What to do
Exact wording is required for every entry; transcribe all of them and leave the images out.

====== Information supplied ======

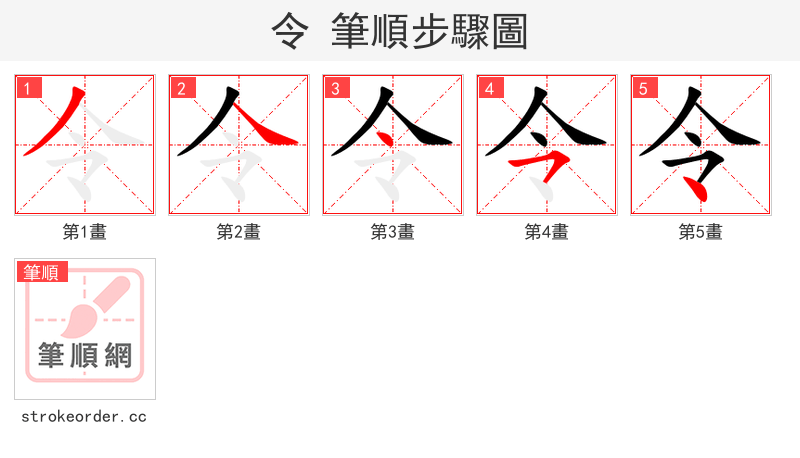 令 筆順步驟圖

1
第1畫

2
第2畫

3
第3畫

4
第4畫

5
第5畫

筆順
筆順網

strokeorder.cc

======

Your response
 令 筆順步驟圖

1
第1畫

2
第2畫

3
第3畫

4
第4畫

5
第5畫

筆順
筆順網

strokeorder.cc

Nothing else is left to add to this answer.